A radical American-Yemeni Islamic cleric suspected of ties to al-Qaeda has said the Nigerian accused in the failed Christmas airliner attack was his student but that he didn't tell him to carry out the operation, Al-Jazeera television reported.
"Brother mujahed Umar Farouk — may God relieve him — is one of my students, yes," Anwar al-Awlaki said in the interview, which Al-Jazeera reported on its website Tuesday.
"We had kept in contact, but I didn't issue a fatwa to Umar Farouk for this operation," al-Awlaki was quoted as saying.
Al-Awlaki, who is believed to be hiding in the remote mountains of Yemen, spoke in an interview with a Yemeni journalist who reported it to the Al-Jazeera website.
Yemeni officials have said they believe al-Awlaki met in Yemen with Umar Farouk Abdulmutallab, the 23-year-old Nigerian accused in the failed Christmas bombing.
Al-Awlaki said he supported the Christmas attack, but it would have been better if the target was a U.S. military target or plane.
"I support what Umar Farouk did after seeing my brothers in Palestine, Iraq, Afghanistan being killed," he was quoted as saying. "If it was a military plane or a U.S. military target it would have been better ... [but] the American people have participated in all the crimes of their government."
Contacts with U.S. army major
"Some 300 Americans are nothing compared to thousands Muslims they have killed," he said.
Al-Awlaki is believed by U.S. officials to be working with al-Qaeda's offshoot in Yemen, which has claimed responsibility for planning the attempt to bomb the American passenger jet.
He is also is known to have had contacts with the U.S. army major accused in the Nov. 5 shooting rampage at the Fort Hood military base.
It was not clear when the interview took place or whether it took place in person.
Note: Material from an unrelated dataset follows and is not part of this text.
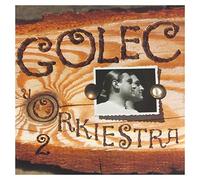 Golec Urokiestra - Golec Urokiestra 2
The journalist, one of the few said to have direct contacts with al-Awlaki, previously interviewed the cleric after the Fort Hood shooting.
Al-Awlaki, who was born in New Mexico to Yemeni parents and who once preached in mosques in California and northern Virginia, moved to his ancestral hometown in Yemen in 2004.
He exchanged up to 20 emails with the alleged shooter in the Fort Hood attack, U.S. Maj. Nidal Malik Hasan, months before it.
Hasan initiated the contacts, seeking religious advice.